La risa cruel de Torval se borró, y su respiración se tornó agitada. Los cálculos eran fáciles: un hombre de cada diez, destruido; uno de cada cincuenta, demente, y el porcentaje aumentaría. Aún estaban en los comienzos, y no había modo de que uno supiera si había entrado a formar parte de la estadística hasta el día de su muerte. Lo quisiera o no Torval, esa espada de Damocles también pendía sobre su cabeza.

De repente Rand reparó en Boreane. Tardó unos instantes en identificar la expresión de su cara y, cuando lo hizo, tuvo que tragarse unas frías palabras. ¡Cómo osaba sentir lástima! ¿Acaso pensaba que el Tarmon Gai’don podía ganarse sin sangre? ¡Las Profecías del Dragón demandaban sangre a raudales!

—Dejadnos —le ordenó, y la mujer reunió en silencio a los criados. Pero en sus ojos seguía habiendo compasión mientras los conducía fuera.

Rand miró en derredor tratando de hallar el modo de cambiar de humor, pero no encontró nada. La lástima debilitaba tanto como el miedo, y ellos debían ser fuertes. Para afrontar lo que les esperaba, tenían que ser como el acero. Obra suya, su responsabilidad.

Perdido en sus pensamientos, Narishma contemplaba sin ver el vapor que subía de su vino, y Hopwil seguía con los ojos clavados en la pared de la tienda, como si quisiera atravesarla con la mirada. Torval echaba miradas de reojo a Rand y trataba con empeño de recobrar la mueca burlona en sus labios. Sólo Dashiva no parecía afectado; cruzado de brazos, examinaba a Torval como haría un hombre con un caballo que está en venta.

El silencio desesperantemente prolongado que sobrevino fue roto por un mocetón de negro, con la espada y el dragón en el cuello de la chaqueta. De la misma edad que Hopwil, todavía demasiado joven para casarse en casi cualquier sitio, Fedwin Morr llevaba la tensión más ceñida a su ser que la camisa al cuerpo; caminaba de puntillas, y sus ojos tenían la expresión de un gato cazando que se sabe acechado a su vez. Hubo un tiempo en que había sido distinto, y no hacía mucho.

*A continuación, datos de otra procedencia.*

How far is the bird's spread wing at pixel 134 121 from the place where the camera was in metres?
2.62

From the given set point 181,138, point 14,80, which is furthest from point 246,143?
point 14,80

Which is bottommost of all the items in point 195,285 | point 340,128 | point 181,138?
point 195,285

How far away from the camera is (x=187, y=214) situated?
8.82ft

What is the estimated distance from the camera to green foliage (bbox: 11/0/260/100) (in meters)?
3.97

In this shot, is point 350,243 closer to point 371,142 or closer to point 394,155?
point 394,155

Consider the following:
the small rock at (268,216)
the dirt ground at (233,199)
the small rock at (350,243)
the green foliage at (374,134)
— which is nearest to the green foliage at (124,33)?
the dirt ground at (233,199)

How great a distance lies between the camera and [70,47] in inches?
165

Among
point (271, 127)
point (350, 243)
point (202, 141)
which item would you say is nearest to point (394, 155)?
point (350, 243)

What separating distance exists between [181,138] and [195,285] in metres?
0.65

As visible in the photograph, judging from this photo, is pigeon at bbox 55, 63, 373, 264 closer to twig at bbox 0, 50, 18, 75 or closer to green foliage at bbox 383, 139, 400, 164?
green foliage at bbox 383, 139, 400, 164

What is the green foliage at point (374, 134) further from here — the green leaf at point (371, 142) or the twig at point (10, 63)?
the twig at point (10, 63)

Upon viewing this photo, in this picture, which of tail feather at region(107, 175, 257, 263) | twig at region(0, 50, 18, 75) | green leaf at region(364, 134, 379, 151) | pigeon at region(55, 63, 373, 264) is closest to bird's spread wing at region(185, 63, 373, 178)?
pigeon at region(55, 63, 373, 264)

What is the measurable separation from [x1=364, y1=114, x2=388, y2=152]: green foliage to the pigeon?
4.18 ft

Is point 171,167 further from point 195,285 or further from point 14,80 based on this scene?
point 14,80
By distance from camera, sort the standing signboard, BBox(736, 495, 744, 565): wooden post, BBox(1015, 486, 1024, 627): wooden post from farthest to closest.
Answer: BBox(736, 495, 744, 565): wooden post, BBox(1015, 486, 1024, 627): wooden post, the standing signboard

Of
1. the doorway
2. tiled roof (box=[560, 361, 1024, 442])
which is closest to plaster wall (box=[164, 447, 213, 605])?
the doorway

—Los seanchan emprenderán la marcha de Ebou Dar muy pronto —anunció al tiempo que saludaba—. Se proponen atacar Illian a continuación.

Hopwil dio un brinco y soltó una exclamación ahogada al salir bruscamente de sus sombrías meditaciones. De nuevo, Dashiva reaccionó con una risa, en esta ocasión amarga. Asintiendo, Rand cogió el Cetro del Dragón. Después de todo, lo llevaba como recordatorio. Los seanchan bailaban a su son, no al que él hubiese querido.

Si Rand acogió la noticia en silencio, no así Torval, que de nuevo exhibía la mueca burlona, acentuada por una ceja enarcada.

—Vaya, ¿es que te contaron ellos todo eso? —inquirió con sorna—. ¿O es que has aprendido a leer las mentes? Deja que te diga algo, chico. He luchado contra amadicienses y domani, ¡y ningún ejército toma una ciudad para luego hacer el equipaje y emprender un viaje de casi dos mil kilómetros! ¡Más de dos mil kilómetros! ¿O acaso piensas que pueden Viajar?

Morr acogió el escarnio de Torval con tranquilidad. O, si acaso lo alteró, la única señal que dio de ello fue pasar el pulgar a lo largo de la empuñadura de la espada.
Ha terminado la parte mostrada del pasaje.